## Exponential Spirals for Game EffectsMay 4th, 2009 Patrick Stein

In earlier posts, I mentioned finding polynomials, riffing off of damped harmonic motion, and then hitting on exponential spirals all trying to come up with a nice looking way to snap game tiles back into place when they are released. I want them to overshoot and then settle into place rather than snap directly into their spot.

### The Basic Spiral

I am talking about a simple spiral of the form:

$\theta(t) = Kt$
$r(t) = \alpha\left(Kt\right)^{n}$
for some integer $n$.

That would be an equation for a spiral that starts at the origin and heads outward as $t$ increases. For my application though, I want to end at the origin so I need to substitute $1-t$ in for $t$.

$\theta(t) = K(1-t)$
$r(t) = \alpha\left(K(1-t)\right)^{n}$

The math is also going to work out slightly better if I use $n-2$ in place of $n$ in the above equations:

$\theta(t) = K(1-t)$
$r(t) = \alpha\left(K(1-t)\right)^{n-2}$

I don’t want the piece to spiral into place when released though. So, really, I am concerned with just the $x$ coordinate from the above equations:

$x(t) = r(t) \cos \theta(t) = \alpha K^{n-2} (1-t)^{n-2} \cos \left(K\left(1-t\right)\right)$

To normalize everything, I am going to let $\alpha = K^{2-n}$. And, since I want my interpolation value to go from zero to one instead of one to zero, I am again going to subtract this all from one:

$x(t) = 1 - (1-t)^{n-2} \cos \left(K\left(1-t\right)\right)$

### Parametrizing by Arc Length

If I just plot the spiral as is, then I am stuck with the same problem that I had with damped spring motion: the frequency is constant. The rate at which it would shimmy would not increase. I want it to really settle into place. So, I have to walk through the spiral at a fixed rate. I need to rescale the $(1-t)$ into something else so that for any given time interval, I cover the same arc length on the spiral.

▶ INFORMATION SUPPLIED

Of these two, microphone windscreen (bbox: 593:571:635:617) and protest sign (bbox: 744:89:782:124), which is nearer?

▶ TASK OBJECTIVE
Repeat word for word the part of the post on exponential spirals for game effects that opens with the words containing "In earlier posts, I" and closes with "into their spot.".

▶ EXERCISE ANSWER
In earlier posts, I mentioned finding polynomials, riffing off of damped harmonic motion, and then hitting on exponential spirals all trying to come up with a nice looking way to snap game tiles back into place when they are released. I want them to overshoot and then settle into place rather than snap directly into their spot.